So I need to optimize these unconfigured operators?is it right? As these operators I cannot find in relay.op.nn, So I can’t use this method with autotvm.task.extract_from_program ()?So can these undefined operators be written by themselves?

Later I found the operator of the log not found above, and changed the code to the following: tasks = autotvm.task.extract_from_program(func, target=target, params=params, ops=(topi.cuda.conv2d_hwcn, topi.cuda.conv2d_nchw_winograd, topi.cuda.dense_small_batch)) when i run it,Still getting Segmentation fault (core dumped);

Then try to run it in window10 system,Made a slight change。

tasks = autotvm.task.extract_from_program(func, target=target, params=params, ops=(topi.x86.conv2d_NCHWc, topi.x86.dense_nopack))

Of course, the same model is used.

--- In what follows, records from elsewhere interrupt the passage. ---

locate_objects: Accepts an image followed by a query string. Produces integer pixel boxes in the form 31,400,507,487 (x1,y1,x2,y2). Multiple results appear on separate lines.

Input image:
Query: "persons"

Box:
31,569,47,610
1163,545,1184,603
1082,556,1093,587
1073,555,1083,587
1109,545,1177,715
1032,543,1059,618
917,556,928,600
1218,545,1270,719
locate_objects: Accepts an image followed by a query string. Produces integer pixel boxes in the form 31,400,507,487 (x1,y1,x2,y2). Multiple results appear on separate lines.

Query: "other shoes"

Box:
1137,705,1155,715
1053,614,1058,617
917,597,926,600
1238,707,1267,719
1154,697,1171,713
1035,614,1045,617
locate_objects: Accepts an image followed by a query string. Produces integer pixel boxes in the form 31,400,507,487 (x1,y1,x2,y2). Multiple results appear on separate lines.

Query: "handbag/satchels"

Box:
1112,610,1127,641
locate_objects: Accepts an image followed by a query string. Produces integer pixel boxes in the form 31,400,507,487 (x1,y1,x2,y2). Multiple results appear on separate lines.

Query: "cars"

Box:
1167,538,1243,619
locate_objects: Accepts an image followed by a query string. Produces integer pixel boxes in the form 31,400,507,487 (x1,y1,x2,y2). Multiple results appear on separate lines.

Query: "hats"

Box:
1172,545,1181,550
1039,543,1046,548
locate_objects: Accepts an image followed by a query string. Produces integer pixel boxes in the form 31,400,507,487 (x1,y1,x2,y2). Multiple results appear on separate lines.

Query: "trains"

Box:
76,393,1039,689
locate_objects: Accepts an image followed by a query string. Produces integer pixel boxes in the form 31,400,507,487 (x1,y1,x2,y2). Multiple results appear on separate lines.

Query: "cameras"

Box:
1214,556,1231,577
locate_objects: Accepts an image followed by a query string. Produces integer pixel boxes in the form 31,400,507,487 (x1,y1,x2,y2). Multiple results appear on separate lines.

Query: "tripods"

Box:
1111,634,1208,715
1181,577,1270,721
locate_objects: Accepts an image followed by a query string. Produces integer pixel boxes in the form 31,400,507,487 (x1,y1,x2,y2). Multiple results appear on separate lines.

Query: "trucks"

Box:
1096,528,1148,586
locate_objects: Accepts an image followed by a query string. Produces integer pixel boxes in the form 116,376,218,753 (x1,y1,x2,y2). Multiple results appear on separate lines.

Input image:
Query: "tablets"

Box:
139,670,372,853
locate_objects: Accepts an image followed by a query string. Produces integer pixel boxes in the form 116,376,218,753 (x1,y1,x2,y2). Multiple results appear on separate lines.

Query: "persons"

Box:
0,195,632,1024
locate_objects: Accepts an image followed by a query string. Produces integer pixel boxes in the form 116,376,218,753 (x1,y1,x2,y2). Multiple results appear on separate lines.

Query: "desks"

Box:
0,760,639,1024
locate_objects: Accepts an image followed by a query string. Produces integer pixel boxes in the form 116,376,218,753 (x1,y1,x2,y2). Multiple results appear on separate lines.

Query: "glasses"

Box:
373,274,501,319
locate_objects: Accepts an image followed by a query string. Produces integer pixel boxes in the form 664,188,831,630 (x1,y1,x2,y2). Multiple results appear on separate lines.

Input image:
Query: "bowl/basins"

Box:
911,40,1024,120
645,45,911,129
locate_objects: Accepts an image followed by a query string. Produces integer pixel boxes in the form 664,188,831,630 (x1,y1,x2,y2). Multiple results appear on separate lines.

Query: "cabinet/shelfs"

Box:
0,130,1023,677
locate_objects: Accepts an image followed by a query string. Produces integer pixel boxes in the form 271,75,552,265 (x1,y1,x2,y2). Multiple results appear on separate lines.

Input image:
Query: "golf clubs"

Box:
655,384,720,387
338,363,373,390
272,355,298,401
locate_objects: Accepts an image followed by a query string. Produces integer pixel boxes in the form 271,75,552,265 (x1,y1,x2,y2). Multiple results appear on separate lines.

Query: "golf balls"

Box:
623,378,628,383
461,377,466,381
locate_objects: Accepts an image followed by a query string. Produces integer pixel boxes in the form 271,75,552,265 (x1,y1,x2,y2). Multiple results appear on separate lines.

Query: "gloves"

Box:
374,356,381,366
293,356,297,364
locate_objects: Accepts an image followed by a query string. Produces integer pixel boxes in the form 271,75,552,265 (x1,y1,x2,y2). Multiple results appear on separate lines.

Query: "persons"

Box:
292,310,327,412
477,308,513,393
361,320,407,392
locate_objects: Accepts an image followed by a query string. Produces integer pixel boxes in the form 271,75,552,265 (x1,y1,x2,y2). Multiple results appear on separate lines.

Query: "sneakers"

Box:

I am curious how the operator name is known, and there are three operators missing on the GPU, but only two operators on the CPU.

do debug on win10: Traceback (most recent call last): [INFO] tuing … File “D:\anoconda\envs\python36\lib\threading.py”, line 916, in _bootstrap_inner self.run() File “D:\anoconda\envs\python36\lib\threading.py”, line 864, in run self._target(*self._args, **self._kwargs) Traceback (most recent call last): File “D:\anoconda\envs\python36\lib\site-packages\tvm-0.7.dev1-py3.6-win-amd64.egg\tvm\autotvm\task\relay_integration.py”, line 54, in _lower

compiler.lower(mod, target=target)

File “E:/cp/project/face_classification/tvm_submodule/tune_mxnet_cuda.py”, line 140, in File “D:\anoconda\envs\python36\lib\site-packages\tvm-0.7.dev1-py3.6-win-amd64.egg\tvm\relay\backend\vm.py”, line 134, in lower main(model_prefix, model_epoch) self._lower(mod, target, target_host)

File “D:\anoconda\envs\python36\lib\site-packages\tvm-0.7.dev1-py3.6-win-amd64.egg\tvm_ffi_ctypes\packed_func.py”, line 212, in call File “E:/cp/project/classification/tvm_submodule/tune_mxnet_cuda.py”, line 134, in main ctypes.byref(ret_val), ctypes.byref(ret_tcode)) != 0: tune_and_evaluate(tuning_option, prefix=pre, epoch=epoch) OSError: exception: stack overflow

How should I generate tasks now?

You can try to patch this PR https://github.com/apache/incubator-tvm/pull/5019. It should fix the stack overflow issue.

Thank you very much. Later I deprecated extract_from_program (), and then manually created the task by referring to the source code inside, similar to this: t1 = create (“conv2d_nchw.cuda”, args = ( (‘TENSOR’, (1, 3, 112, 112), ‘float32’), (‘TENSOR’, (64, 3, 3, 3), ‘float32’), (1, 1), (1, 1 , 1, 1), (1, 1), ‘float32’), target = target)

@a876571186 did you fix the issue? how? thx!